Ancor più delicato un altro passaggio, in cui si traccia un collegamento virtuoso tra avvenuta “soppressione del limite al numero di stranieri ammissibili sul territorio nazionale” fissato in 30mila persone dai cd. decreti Salvini, “sottrazione dei migranti allo sfruttamento della criminalità” e risposta alle esigenze di “manodopera specializzata”.

Sono tre azioni diverse, ma a mio avviso la seconda e la terza sono determinate a monte dalla capacità di mantenere un controllo quantitativo e qualitativo dei flussi migratori irregolari in entrata. Penso che in questa fase la politica dovrebbe dividersi più sul valore numerico del tetto da porre agli ingressi, in particolare di quelli irregolari, che sull’opportunità di avere un limite agli ingressi. Ciò almeno fin quando non si riesce a riportare sotto un controllo accettabile la gestione delle frontiere nell’Africa sub-sahariana, il vero problema che tutti continuano ad ignorare

Secondo lei il governo Draghi ha o non ha una politica estera?

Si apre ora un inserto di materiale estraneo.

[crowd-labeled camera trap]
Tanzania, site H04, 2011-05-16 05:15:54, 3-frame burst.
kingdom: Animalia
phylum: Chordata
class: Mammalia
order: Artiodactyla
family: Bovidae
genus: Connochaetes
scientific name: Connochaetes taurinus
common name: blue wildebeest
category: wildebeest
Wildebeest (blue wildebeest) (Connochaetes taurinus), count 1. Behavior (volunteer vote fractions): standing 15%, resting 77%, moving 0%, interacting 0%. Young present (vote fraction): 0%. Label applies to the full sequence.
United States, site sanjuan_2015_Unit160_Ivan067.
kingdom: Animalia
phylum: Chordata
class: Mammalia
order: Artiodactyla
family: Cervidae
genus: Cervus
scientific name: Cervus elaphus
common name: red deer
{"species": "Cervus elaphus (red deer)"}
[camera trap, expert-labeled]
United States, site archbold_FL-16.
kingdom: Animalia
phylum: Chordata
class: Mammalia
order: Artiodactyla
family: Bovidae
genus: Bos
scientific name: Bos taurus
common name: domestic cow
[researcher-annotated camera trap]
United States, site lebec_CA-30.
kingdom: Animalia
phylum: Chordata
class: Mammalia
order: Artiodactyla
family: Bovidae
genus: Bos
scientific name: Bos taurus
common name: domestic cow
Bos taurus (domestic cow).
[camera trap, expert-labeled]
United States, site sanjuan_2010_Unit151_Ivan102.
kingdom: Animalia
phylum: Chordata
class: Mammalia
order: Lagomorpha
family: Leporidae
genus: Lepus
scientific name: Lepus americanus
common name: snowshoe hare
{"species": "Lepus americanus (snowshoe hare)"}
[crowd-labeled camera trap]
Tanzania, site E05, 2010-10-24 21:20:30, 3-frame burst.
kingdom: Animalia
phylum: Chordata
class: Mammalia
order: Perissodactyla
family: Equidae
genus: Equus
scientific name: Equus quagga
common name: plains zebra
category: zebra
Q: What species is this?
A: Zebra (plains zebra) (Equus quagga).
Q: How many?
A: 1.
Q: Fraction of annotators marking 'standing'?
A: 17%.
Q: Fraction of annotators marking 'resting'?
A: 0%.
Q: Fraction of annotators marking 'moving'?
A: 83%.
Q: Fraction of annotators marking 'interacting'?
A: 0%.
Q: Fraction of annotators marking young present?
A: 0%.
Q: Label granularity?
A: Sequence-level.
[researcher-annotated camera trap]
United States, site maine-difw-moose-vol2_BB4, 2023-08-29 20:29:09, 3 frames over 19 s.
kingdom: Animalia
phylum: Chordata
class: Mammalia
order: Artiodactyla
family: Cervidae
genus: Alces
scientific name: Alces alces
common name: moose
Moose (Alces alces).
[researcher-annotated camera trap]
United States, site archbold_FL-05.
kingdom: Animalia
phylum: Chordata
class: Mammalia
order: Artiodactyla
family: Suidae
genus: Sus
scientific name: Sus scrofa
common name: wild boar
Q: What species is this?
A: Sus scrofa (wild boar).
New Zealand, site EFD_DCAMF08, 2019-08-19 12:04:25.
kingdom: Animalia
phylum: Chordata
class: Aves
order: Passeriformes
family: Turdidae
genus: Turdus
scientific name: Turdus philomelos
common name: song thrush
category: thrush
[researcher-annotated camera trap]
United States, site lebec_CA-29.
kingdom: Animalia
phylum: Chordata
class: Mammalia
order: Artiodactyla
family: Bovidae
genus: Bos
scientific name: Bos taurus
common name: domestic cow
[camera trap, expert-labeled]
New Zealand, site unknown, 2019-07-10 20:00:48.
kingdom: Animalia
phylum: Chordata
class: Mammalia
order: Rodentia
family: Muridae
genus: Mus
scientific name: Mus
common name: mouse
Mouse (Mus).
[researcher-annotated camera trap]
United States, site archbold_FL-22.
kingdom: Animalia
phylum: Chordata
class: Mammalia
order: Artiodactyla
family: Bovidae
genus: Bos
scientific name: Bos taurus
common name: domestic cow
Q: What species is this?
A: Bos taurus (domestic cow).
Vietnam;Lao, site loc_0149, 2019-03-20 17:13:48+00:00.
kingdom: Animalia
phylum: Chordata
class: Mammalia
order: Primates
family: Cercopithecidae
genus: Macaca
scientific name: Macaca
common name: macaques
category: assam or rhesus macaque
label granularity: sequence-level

Su questo non mi sono ancora fatto un’idea definitiva. Tutti i governi hanno una politica estera, anche quelli che non la dichiarano esplicitamente. Mi pare che Draghi alcune linee le abbia tracciate, anche nei confronti di Bruxelles. Bisogna ora vedere se riuscirà a perseguirle con azioni di lungo periodo.

Dunque è questo il problema.

Sì, perché la politica estera è un qualcosa che non si improvvisa ed i cui frutti vengono nel tempo, con pazienza e costanza e spesso sono raccolti da governi successivi, a patto che si mantenga la rotta e che sia quella giusta. Il grande dilemma di questa fase particolare della politica italiana è come Draghi potrà dare continuità per il dopo Draghi.